The single tube is freed from air and removed from the rim.To remove the chamber from the tire, you need to carefully tear off the keeper tape glued to it from the tire frame, which closes the butt seam. The tape is torn off the tire in a fairly significant area. Being careful not to cut through the chambers, cut the threads of the butt weld; the incision is made so long that you can freely remove the camera. After that, the edge of the safety tape is undercut so that it is possible to freely remove the camera and repair it.
The damaged fabric of the tire carcass must be sealed during a puncture, since otherwise the thin wall of the chamber, drawn into the puncture hole in contact with the road surface along which the wheel moves, will be pinched or rubbed. The puncture hole in the tire frame is sealed with a piece of bicycle thread from an old single tube; you can also seal the hole with a dense canvas from a parachute or balloon.

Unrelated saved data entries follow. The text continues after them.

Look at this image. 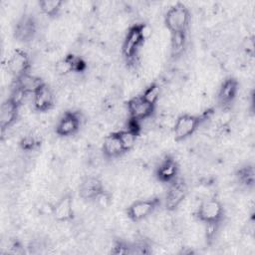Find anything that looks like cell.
<instances>
[{
  "label": "cell",
  "instance_id": "cell-1",
  "mask_svg": "<svg viewBox=\"0 0 255 255\" xmlns=\"http://www.w3.org/2000/svg\"><path fill=\"white\" fill-rule=\"evenodd\" d=\"M149 35L150 29L146 24L137 23L128 28L122 45V53L128 62L134 61L138 50Z\"/></svg>",
  "mask_w": 255,
  "mask_h": 255
},
{
  "label": "cell",
  "instance_id": "cell-2",
  "mask_svg": "<svg viewBox=\"0 0 255 255\" xmlns=\"http://www.w3.org/2000/svg\"><path fill=\"white\" fill-rule=\"evenodd\" d=\"M212 114L213 109H208L200 115L183 114L178 116L172 128L174 139L176 141H182L190 137Z\"/></svg>",
  "mask_w": 255,
  "mask_h": 255
},
{
  "label": "cell",
  "instance_id": "cell-3",
  "mask_svg": "<svg viewBox=\"0 0 255 255\" xmlns=\"http://www.w3.org/2000/svg\"><path fill=\"white\" fill-rule=\"evenodd\" d=\"M190 21V13L183 3L171 5L164 15V25L171 33L186 32Z\"/></svg>",
  "mask_w": 255,
  "mask_h": 255
},
{
  "label": "cell",
  "instance_id": "cell-4",
  "mask_svg": "<svg viewBox=\"0 0 255 255\" xmlns=\"http://www.w3.org/2000/svg\"><path fill=\"white\" fill-rule=\"evenodd\" d=\"M224 208L222 203L216 198H207L200 202L195 217L205 225H219L224 218Z\"/></svg>",
  "mask_w": 255,
  "mask_h": 255
},
{
  "label": "cell",
  "instance_id": "cell-5",
  "mask_svg": "<svg viewBox=\"0 0 255 255\" xmlns=\"http://www.w3.org/2000/svg\"><path fill=\"white\" fill-rule=\"evenodd\" d=\"M161 200L159 197H150L138 199L131 202L127 208L128 217L133 222H139L146 219L160 206Z\"/></svg>",
  "mask_w": 255,
  "mask_h": 255
},
{
  "label": "cell",
  "instance_id": "cell-6",
  "mask_svg": "<svg viewBox=\"0 0 255 255\" xmlns=\"http://www.w3.org/2000/svg\"><path fill=\"white\" fill-rule=\"evenodd\" d=\"M188 193V187L183 178L179 176L168 184V189L164 197V207L167 211L176 210L184 201Z\"/></svg>",
  "mask_w": 255,
  "mask_h": 255
},
{
  "label": "cell",
  "instance_id": "cell-7",
  "mask_svg": "<svg viewBox=\"0 0 255 255\" xmlns=\"http://www.w3.org/2000/svg\"><path fill=\"white\" fill-rule=\"evenodd\" d=\"M7 70L13 76L14 80L30 73L31 61L28 54L22 49L14 50L7 59Z\"/></svg>",
  "mask_w": 255,
  "mask_h": 255
},
{
  "label": "cell",
  "instance_id": "cell-8",
  "mask_svg": "<svg viewBox=\"0 0 255 255\" xmlns=\"http://www.w3.org/2000/svg\"><path fill=\"white\" fill-rule=\"evenodd\" d=\"M82 125V116L76 111H66L58 120L55 131L60 136H69L77 133Z\"/></svg>",
  "mask_w": 255,
  "mask_h": 255
},
{
  "label": "cell",
  "instance_id": "cell-9",
  "mask_svg": "<svg viewBox=\"0 0 255 255\" xmlns=\"http://www.w3.org/2000/svg\"><path fill=\"white\" fill-rule=\"evenodd\" d=\"M179 164L177 160L169 154L164 155L155 168V177L161 183L169 184L178 177Z\"/></svg>",
  "mask_w": 255,
  "mask_h": 255
},
{
  "label": "cell",
  "instance_id": "cell-10",
  "mask_svg": "<svg viewBox=\"0 0 255 255\" xmlns=\"http://www.w3.org/2000/svg\"><path fill=\"white\" fill-rule=\"evenodd\" d=\"M37 22L30 14H24L16 23L13 31L14 38L21 43H29L36 37Z\"/></svg>",
  "mask_w": 255,
  "mask_h": 255
},
{
  "label": "cell",
  "instance_id": "cell-11",
  "mask_svg": "<svg viewBox=\"0 0 255 255\" xmlns=\"http://www.w3.org/2000/svg\"><path fill=\"white\" fill-rule=\"evenodd\" d=\"M51 212L55 220L59 222H69L74 218L73 195L70 192L64 193L53 205Z\"/></svg>",
  "mask_w": 255,
  "mask_h": 255
},
{
  "label": "cell",
  "instance_id": "cell-12",
  "mask_svg": "<svg viewBox=\"0 0 255 255\" xmlns=\"http://www.w3.org/2000/svg\"><path fill=\"white\" fill-rule=\"evenodd\" d=\"M127 108L128 117L139 120L141 122L143 120L149 119L155 110V106L146 102L141 97V95L129 99L127 103Z\"/></svg>",
  "mask_w": 255,
  "mask_h": 255
},
{
  "label": "cell",
  "instance_id": "cell-13",
  "mask_svg": "<svg viewBox=\"0 0 255 255\" xmlns=\"http://www.w3.org/2000/svg\"><path fill=\"white\" fill-rule=\"evenodd\" d=\"M56 72L61 76H67L71 73H83L87 70L86 61L75 54L65 55L56 64Z\"/></svg>",
  "mask_w": 255,
  "mask_h": 255
},
{
  "label": "cell",
  "instance_id": "cell-14",
  "mask_svg": "<svg viewBox=\"0 0 255 255\" xmlns=\"http://www.w3.org/2000/svg\"><path fill=\"white\" fill-rule=\"evenodd\" d=\"M105 191L103 181L97 176H87L79 186L80 197L88 201H96Z\"/></svg>",
  "mask_w": 255,
  "mask_h": 255
},
{
  "label": "cell",
  "instance_id": "cell-15",
  "mask_svg": "<svg viewBox=\"0 0 255 255\" xmlns=\"http://www.w3.org/2000/svg\"><path fill=\"white\" fill-rule=\"evenodd\" d=\"M239 89L238 81L233 77L226 78L217 93V103L222 109L228 108L235 100Z\"/></svg>",
  "mask_w": 255,
  "mask_h": 255
},
{
  "label": "cell",
  "instance_id": "cell-16",
  "mask_svg": "<svg viewBox=\"0 0 255 255\" xmlns=\"http://www.w3.org/2000/svg\"><path fill=\"white\" fill-rule=\"evenodd\" d=\"M20 105L17 104L10 97L7 98L2 104L0 108V128L1 131L4 132L10 127L14 125L16 120L18 119Z\"/></svg>",
  "mask_w": 255,
  "mask_h": 255
},
{
  "label": "cell",
  "instance_id": "cell-17",
  "mask_svg": "<svg viewBox=\"0 0 255 255\" xmlns=\"http://www.w3.org/2000/svg\"><path fill=\"white\" fill-rule=\"evenodd\" d=\"M55 97L53 91L45 84L33 95V108L36 112L46 113L54 107Z\"/></svg>",
  "mask_w": 255,
  "mask_h": 255
},
{
  "label": "cell",
  "instance_id": "cell-18",
  "mask_svg": "<svg viewBox=\"0 0 255 255\" xmlns=\"http://www.w3.org/2000/svg\"><path fill=\"white\" fill-rule=\"evenodd\" d=\"M102 150L104 155L108 158H116L126 152L117 131L111 132L105 136Z\"/></svg>",
  "mask_w": 255,
  "mask_h": 255
},
{
  "label": "cell",
  "instance_id": "cell-19",
  "mask_svg": "<svg viewBox=\"0 0 255 255\" xmlns=\"http://www.w3.org/2000/svg\"><path fill=\"white\" fill-rule=\"evenodd\" d=\"M46 83L38 76L27 73L15 80V87L27 95H34Z\"/></svg>",
  "mask_w": 255,
  "mask_h": 255
},
{
  "label": "cell",
  "instance_id": "cell-20",
  "mask_svg": "<svg viewBox=\"0 0 255 255\" xmlns=\"http://www.w3.org/2000/svg\"><path fill=\"white\" fill-rule=\"evenodd\" d=\"M235 178L240 186L247 189L253 188L255 184V169L253 164L246 163L237 168Z\"/></svg>",
  "mask_w": 255,
  "mask_h": 255
},
{
  "label": "cell",
  "instance_id": "cell-21",
  "mask_svg": "<svg viewBox=\"0 0 255 255\" xmlns=\"http://www.w3.org/2000/svg\"><path fill=\"white\" fill-rule=\"evenodd\" d=\"M39 9L42 14L46 15L49 18L56 17L63 6V1L61 0H42L38 3Z\"/></svg>",
  "mask_w": 255,
  "mask_h": 255
},
{
  "label": "cell",
  "instance_id": "cell-22",
  "mask_svg": "<svg viewBox=\"0 0 255 255\" xmlns=\"http://www.w3.org/2000/svg\"><path fill=\"white\" fill-rule=\"evenodd\" d=\"M186 46V32L170 34V52L172 56H179Z\"/></svg>",
  "mask_w": 255,
  "mask_h": 255
},
{
  "label": "cell",
  "instance_id": "cell-23",
  "mask_svg": "<svg viewBox=\"0 0 255 255\" xmlns=\"http://www.w3.org/2000/svg\"><path fill=\"white\" fill-rule=\"evenodd\" d=\"M160 93H161V91H160L159 86L156 83H151L143 90L141 97L149 104L156 106V104L159 100V97H160Z\"/></svg>",
  "mask_w": 255,
  "mask_h": 255
},
{
  "label": "cell",
  "instance_id": "cell-24",
  "mask_svg": "<svg viewBox=\"0 0 255 255\" xmlns=\"http://www.w3.org/2000/svg\"><path fill=\"white\" fill-rule=\"evenodd\" d=\"M117 133H118V135H119V137L121 139V142H122L126 152L130 150L134 146L136 138H137V136L135 134L131 133L130 131L127 130L126 128L118 130Z\"/></svg>",
  "mask_w": 255,
  "mask_h": 255
},
{
  "label": "cell",
  "instance_id": "cell-25",
  "mask_svg": "<svg viewBox=\"0 0 255 255\" xmlns=\"http://www.w3.org/2000/svg\"><path fill=\"white\" fill-rule=\"evenodd\" d=\"M39 140L32 134H26L19 140V146L23 151H33L39 146Z\"/></svg>",
  "mask_w": 255,
  "mask_h": 255
},
{
  "label": "cell",
  "instance_id": "cell-26",
  "mask_svg": "<svg viewBox=\"0 0 255 255\" xmlns=\"http://www.w3.org/2000/svg\"><path fill=\"white\" fill-rule=\"evenodd\" d=\"M111 252L113 254H131V244L121 239L117 240L114 243Z\"/></svg>",
  "mask_w": 255,
  "mask_h": 255
},
{
  "label": "cell",
  "instance_id": "cell-27",
  "mask_svg": "<svg viewBox=\"0 0 255 255\" xmlns=\"http://www.w3.org/2000/svg\"><path fill=\"white\" fill-rule=\"evenodd\" d=\"M141 121L139 120H136V119H133V118H130L128 117L127 123H126V129L130 131L131 133L135 134L136 136H138L140 133H141V129H142V127H141Z\"/></svg>",
  "mask_w": 255,
  "mask_h": 255
},
{
  "label": "cell",
  "instance_id": "cell-28",
  "mask_svg": "<svg viewBox=\"0 0 255 255\" xmlns=\"http://www.w3.org/2000/svg\"><path fill=\"white\" fill-rule=\"evenodd\" d=\"M242 48L247 56L253 57L254 56V37L253 36L247 37L243 42Z\"/></svg>",
  "mask_w": 255,
  "mask_h": 255
}]
</instances>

The method of sealing a racing tire chamber is the same as the described method of sealing a road chamber, but due to the fact that the thickness of the walls of the chamber and the patch is only about 0.3 mm, and sometimes less, they must be cleaned with fine-grained sandpaper.
After the repair of the tire and the chamber, the latter is inserted into the tire and sewn up end-to-end with a cross seam. The crosslinking process is shown in Fig. 69. Then the seam is sealed with a keeper tape.
If it is necessary to strengthen the tread, a rubber strip 22–24 mm wide and equal to the circumference of the wheel, cut from a piece of rubber or from a road tire chamber, is glued to its surface. The strip, before sticking, is cleaned on one side, and then coated several times with rubber glue.
Video (click to play).
The protector is also cleaned and lubricated with glue. After the last applied layer of rubber adhesive has dried, the rubber strip is stuck on. When sticking, the strip cannot be pulled, otherwise the single-tube removed from the rim will sharply shorten in length and the tire frame will be covered with many folds, which adversely affects its safety.